Should anyone decide to invest in low-risk securities, he must be informed that a mutual fund type is required
by law. It is called a money market fund. The interest rates are usually short
term and these types of funds are generally considered low risk when compared to other mutual funds.
The prime investment targets for the money market funds
are securities, known for their low-risk, such as certificate
of deposit, government securities, and commercial papers. They aim at keeping the net asset value per share at 1$ with only the profit margin
going up or down. It may be the case, however, that when the investment is bad or performs unsatisfactory, the
NAV may drop under $1 per share. While rare it is still possible that losses to occur in money markets.
In contrast to a bank money market account for depositing, the funds have not been issued
by the federal government. The Treasury Department of the U.S. declared on 19th of September, 2008 the founding
of a guarantee program for the mutual fund industry of the money market in United States. The money market funds
are subject to rule 2a-7 of 1940ís Investment
Company Act, which are offered to the public and on record with the Commission for
Securities and Exchange, and are able to enlist.

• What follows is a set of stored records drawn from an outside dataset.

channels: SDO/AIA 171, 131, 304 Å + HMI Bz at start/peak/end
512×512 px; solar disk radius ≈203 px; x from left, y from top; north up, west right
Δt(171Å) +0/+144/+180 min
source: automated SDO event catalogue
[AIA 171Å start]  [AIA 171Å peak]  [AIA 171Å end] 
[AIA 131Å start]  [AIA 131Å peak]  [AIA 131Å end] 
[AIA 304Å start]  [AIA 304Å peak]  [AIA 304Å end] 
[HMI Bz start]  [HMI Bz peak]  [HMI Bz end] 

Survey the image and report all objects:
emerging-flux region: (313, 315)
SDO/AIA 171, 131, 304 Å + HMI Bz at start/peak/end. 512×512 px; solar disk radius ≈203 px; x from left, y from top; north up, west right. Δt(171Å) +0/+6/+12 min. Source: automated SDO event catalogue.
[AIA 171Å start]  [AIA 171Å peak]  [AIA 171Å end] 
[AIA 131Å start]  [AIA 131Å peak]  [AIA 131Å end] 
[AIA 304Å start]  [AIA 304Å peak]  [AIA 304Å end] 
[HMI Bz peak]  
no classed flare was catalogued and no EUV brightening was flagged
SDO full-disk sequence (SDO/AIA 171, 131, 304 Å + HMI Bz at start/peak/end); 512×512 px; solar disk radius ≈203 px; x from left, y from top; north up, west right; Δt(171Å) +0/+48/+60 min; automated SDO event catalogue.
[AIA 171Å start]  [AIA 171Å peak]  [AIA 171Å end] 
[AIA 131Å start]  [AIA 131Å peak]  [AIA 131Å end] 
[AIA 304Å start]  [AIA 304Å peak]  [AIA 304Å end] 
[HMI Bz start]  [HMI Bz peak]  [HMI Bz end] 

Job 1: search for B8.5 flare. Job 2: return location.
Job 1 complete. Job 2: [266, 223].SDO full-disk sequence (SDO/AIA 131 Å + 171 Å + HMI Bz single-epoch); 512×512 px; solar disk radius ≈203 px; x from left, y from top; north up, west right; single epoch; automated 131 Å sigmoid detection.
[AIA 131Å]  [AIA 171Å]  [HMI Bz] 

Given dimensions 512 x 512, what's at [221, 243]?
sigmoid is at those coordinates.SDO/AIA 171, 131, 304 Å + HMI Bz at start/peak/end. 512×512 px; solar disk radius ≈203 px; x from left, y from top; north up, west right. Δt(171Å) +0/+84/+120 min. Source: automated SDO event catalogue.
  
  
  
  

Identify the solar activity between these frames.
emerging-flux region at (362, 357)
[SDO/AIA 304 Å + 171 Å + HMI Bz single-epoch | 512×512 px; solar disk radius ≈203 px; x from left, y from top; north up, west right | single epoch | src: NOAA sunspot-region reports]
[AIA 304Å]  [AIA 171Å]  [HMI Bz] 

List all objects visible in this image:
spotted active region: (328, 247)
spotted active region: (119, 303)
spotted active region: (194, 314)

Prior to making an investment decision, in regard to a money market fund, it will be a good idea to acquire and
revise all the information that is available for the fund. This includes the profile of the fund should it have
one and of course, a recent report for the shareholders.
Mainly regulated under the 1940ís Investment Company Act, the money market funds rules are in force under it and
in particular, Rule 2a-7, which is a part of it. Known as stability funds, they aim at limiting losses that may
be a result of liquidity, credit or market risk.